问题
I was building a web scraper by using python selenium
. The script scraped sites like amazon, stack overflow and flipcart but wasn't able to scrape ofashion. It is always returning me a blank .csv file.
Here is my code:
from selenium import webdriver
from selenium.webdriver.chrome.options import Options
import pandas as pd
import time
user_agent = 'Mozilla/5.0 (Macintosh; Intel Mac OS X 10_15_3) AppleWebKit/537.36 (KHTML, like Gecko) ' \
'Chrome/80.0.3987.132 Safari/537.36'
driver_exe = 'chromedriver'
options = Options()
#options.add_argument("--headless")
options.add_argument(f'user-agent={user_agent}')
options.add_argument("--disable-web-security")
options.add_argument("--allow-running-insecure-content")
options.add_argument("--allow-cross-origin-auth-prompt")
driver = webdriver.Chrome(executable_path=r"C:\Users\intel\Downloads\Setups\chromedriver.exe", options=options)
driver.get("https://www.ofashion.com.cn/goods/10001?t=15777838840003")
class_Name = "." + "ellipsis-single ware-brand"
x = driver.find_elements_by_css_selector(class_Name.replace(' ','.'))
web_content_list = []
for i in x:
web_content_dict = {}
web_content_dict["Title"] = i.text
web_content_list.append(web_content_dict)
df = pd.DataFrame(web_content_list)
df.to_csv(r'C:\Users\intel\Desktop\data_file.csv',
index=False, mode='a', encoding='utf-8')
Any help would be appreciated!
回答1:
This is because the website is loaded through javascript.
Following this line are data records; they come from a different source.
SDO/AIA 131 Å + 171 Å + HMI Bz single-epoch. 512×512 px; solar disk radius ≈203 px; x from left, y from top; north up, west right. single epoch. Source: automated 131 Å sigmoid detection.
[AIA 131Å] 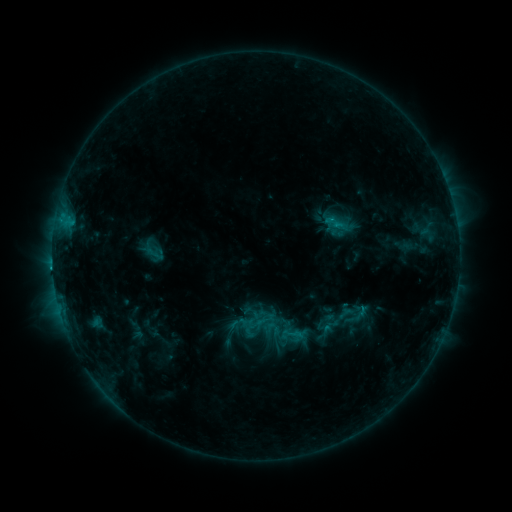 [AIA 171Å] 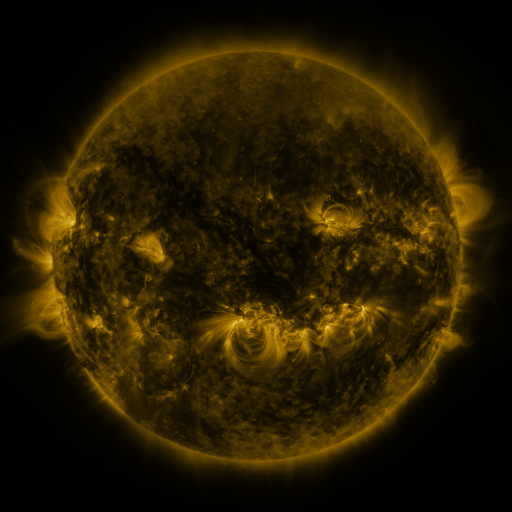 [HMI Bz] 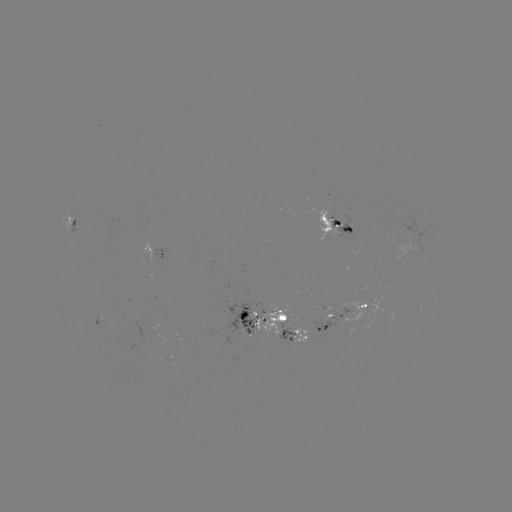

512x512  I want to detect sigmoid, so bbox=[319, 212, 356, 242].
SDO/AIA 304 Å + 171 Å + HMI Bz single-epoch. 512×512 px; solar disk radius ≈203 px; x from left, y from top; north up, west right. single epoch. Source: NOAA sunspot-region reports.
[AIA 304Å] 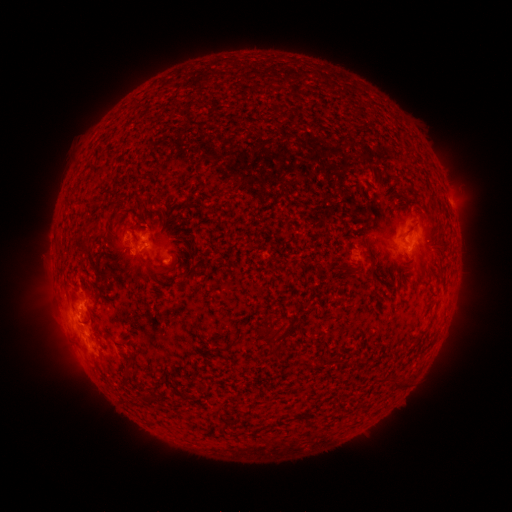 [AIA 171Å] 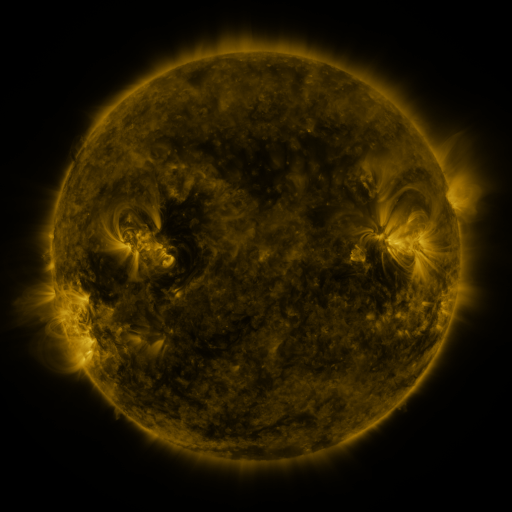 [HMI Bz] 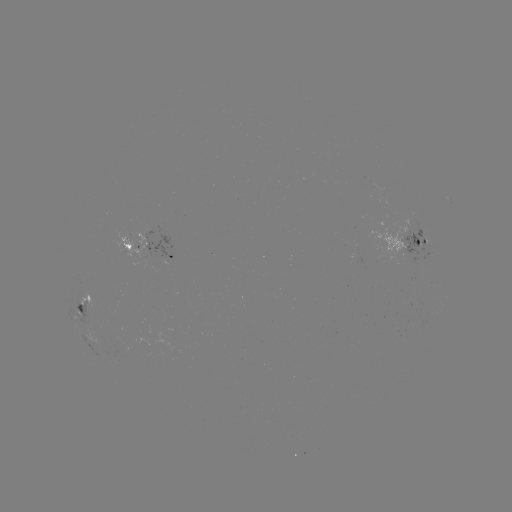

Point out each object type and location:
spotted active region: (415, 242)
spotted active region: (133, 248)
spotted active region: (173, 257)
spotted active region: (88, 305)
spotted active region: (84, 340)
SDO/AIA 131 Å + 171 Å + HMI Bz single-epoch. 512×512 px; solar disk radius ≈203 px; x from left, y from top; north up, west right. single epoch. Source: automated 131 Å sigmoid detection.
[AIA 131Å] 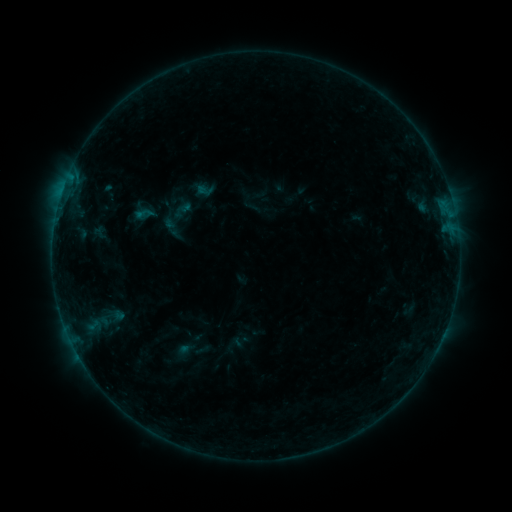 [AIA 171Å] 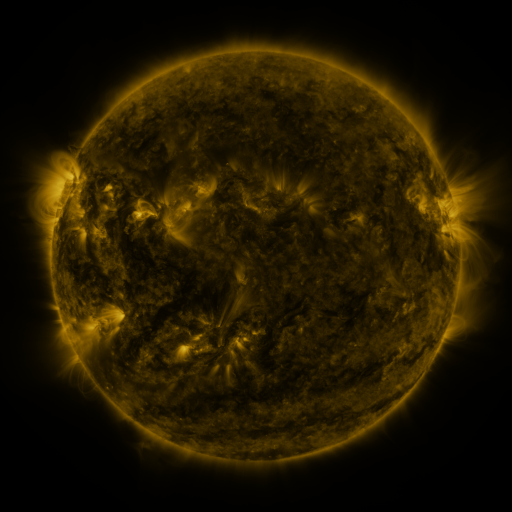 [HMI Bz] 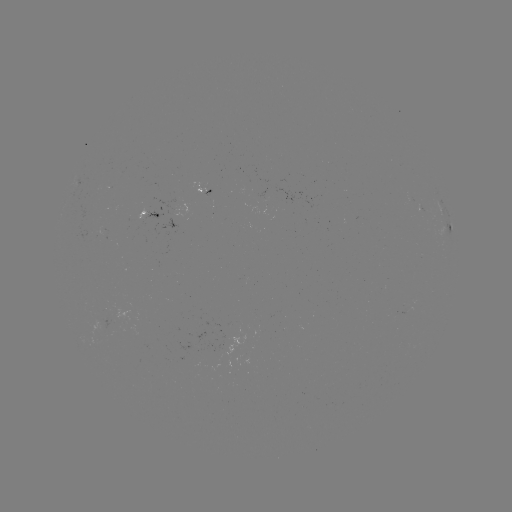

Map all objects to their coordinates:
sigmoid: [135, 204, 154, 223]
You see that loading sign (with the clothes hanger)? If you look at the top of the tab, you can see that the page isn't loading anymore. To wait for it to load completely, you can use Selenium's Wait Methods.
NOTE: Please put driver.close()
at the end of your code to close the chromedriver
window properly.
回答2:
You should check out BeautifulSoup, for me at least I've never enjoyed scraping with selenium. I'd encourage you check out requests or BeautifulSoup for webscraping.
from bs4 import BeautifulSoup
import requests
HEADERS = requests.utils.default_headers()
HEADERS.update({
'User-Agent': 'Mozilla/5.0 (X11; Ubuntu; Linux x86_64; rv:52.0) Gecko/20100101 Firefox/52.0',
})
url = "https://www.ofashion.com.cn/goods/10001?t=15777838840003"
load = requests.get(url, headers=HEADERS)
page_content = load.content
soup = BeautifulSoup(page_content,'lxml')
print(soup)
I wrote a sample script for you as above, this scrapes the page for all its text, this is just something I quickly wrote up however it scrapes your page. I'd encourage you read more into BS4 and requests. Ill also link some previous web scraper projects I've made in case you want a reference.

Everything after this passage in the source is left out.